Pada dasarnya radikal digunakan sebagai istilah politik yang menginginkan perubahan secara cepat, total, menyeluruh, dan dalam skala besar. Dalam politik, hal semacam ini adalah sesuatu yang tidak diharapkan dan ditakutkan oleh penguasa. Dari sanalah istilah radikalisme kental dengan unsur kepentingan.
Dari pemaknaan itulah, sikap seorang muslim yang menghadapi situasi yang menganggap dirinya atau orang di sekitarnya yang dinilai radikal dan sebagainya adalah menelaah terlebih dahulu. Radikal seringkali digunakan sebagai cap untuk orang-orang yang mengancam kepentingan penguasa dan berpemikiran bebas untuk memperjuangkan hak-haknya.
Radikalisme identik dengan menjalankan atau mempraktikkan agama secara berlebihan, terutama pada Islam.

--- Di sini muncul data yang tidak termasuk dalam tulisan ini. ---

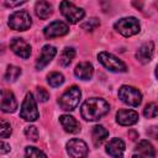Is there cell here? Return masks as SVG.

Kesimpulan tersebut padahal hal yang terburu-buru, sebab pada faktanya radikalisme bisa terjadi ada agama selain Islam dan bidang yang beragam seperti politik, sosial, budaya, ekonomi, hingga agraria.
Jadi, menghubungkan konsep radikalisme dengan Islam saja adalah sebuah tindakan yang bias. Radikalisme juga sering dikaitkan dengan motif atau dasar dari mengapa sematan ini diberikan pada kelompok Islam. Hal inilah yang menjadi sebuah fakta bahwa istilah radikal atau radikalisme yang akhir-akhir ini disematkan pada kaum muslimin telah sampai pada titik penyalahgunaan daripada digunakan sesuai dengan konsepnya.
Jelas, sebagai seorang muslim, harus berhati-hati dalam menentukan sikap untuk mengatakan sesamanya radikal maupun dilabeli radikal, sebab makna kata radikal saja sudah snagat jauh jika tiba-tiba disematkan pada seorang muslim tanpa sebab atau faktor pendorong yang jelas. Wallahu’alam.